• Texte fourni:
((
Au cours de l’enquête, nous avons ainsi interviewé 99 personnes, dont 44 agents de la communauté urbaine et de l’agence d’urbanisme, 36 acteurs des milieux économiques, 5 agents d’autres institutions locales, 7 élus locaux, et 7 « autres » (avant tout des consultants). 10 personnes ont été interviewées pendant la phase d’exploration de notre enquête, 69 ont été interviewées une fois dans un objectif avant tout informatif et 20 ont été interviewées au moins deux fois de manière plus qualitative (tout particulièrement 2 élus, 4 acteurs des milieux économiques et 4 agents de la communauté urbaine).

Néanmoins, certains entretiens exploratoires n’ont finalement pas été véritablement exploités. En outre, nous avons tenu à maintenir le complet anonymat de certains des acteurs cités ou mentionnés dans ce travail. Enfin, certains entretiens informatifs se recoupaient. Si ces recoupements nous ont aidée à identifier des thèmes récurrents pendant la phase de traitement de notre matériau, il ne nous a pas semblé utile de les signaler systématiquement dans notre démonstration.

Au final, donc, 71 personnes interviewées sont explicitement mentionnées dans ce travail, dont 31 agents de la communauté urbaine et de l’agence d’urbanisme, 28 acteurs des milieux économiques, 5 élus locaux, 3 agents d’autres institutions locales et 4 « autres » (avant tout des consultants) 110 .
))
• Série d'exercices:
(a) Répondez à ces questions à l'aide du texte sur les entretiens de l'enquête :
(i) Combien de personnes ont été interviewées au moins deux fois ?
(ii) Combien d'élus locaux ont été interviewés au cours de l'enquête ?
(iii) Combien de personnes interviewées sont explicitement mentionnées dans ce travail ?
(b) Selon le texte sur les entretiens de l'enquête, ces affirmations sont-elles exactes ? Répondez par oui ou par non, avec la citation exacte qui tranche.
(i) Tous les entretiens exploratoires ont été exploités.
(ii) Les recoupements entre entretiens informatifs ont aidé à identifier des thèmes récurrents.
(iii) 28 acteurs des milieux économiques sont explicitement mentionnés dans ce travail.

• Données fournies:
((
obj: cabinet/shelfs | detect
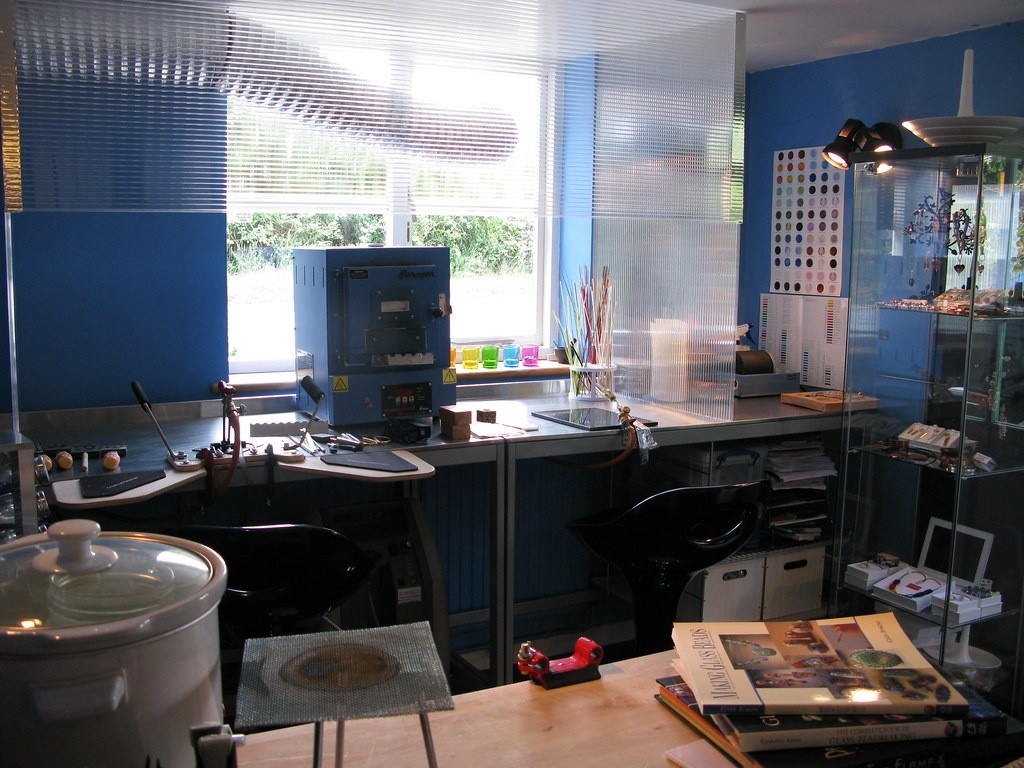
[824,141,1024,716]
))
• Réponses par exercice:
(a)
(i) 20 personnes.
(ii) 7 élus locaux.
(iii) 71 personnes.

(b)
(i) Non : « certains entretiens exploratoires n’ont finalement pas été véritablement exploités ».
(ii) Oui : « ces recoupements nous ont aidée à identifier des thèmes récurrents ».
(iii) Oui : « 71 personnes interviewées sont explicitement mentionnées dans ce travail, dont 31 agents de la communauté urbaine et de l’agence d’urbanisme, 28 acteurs des milieux économiques ».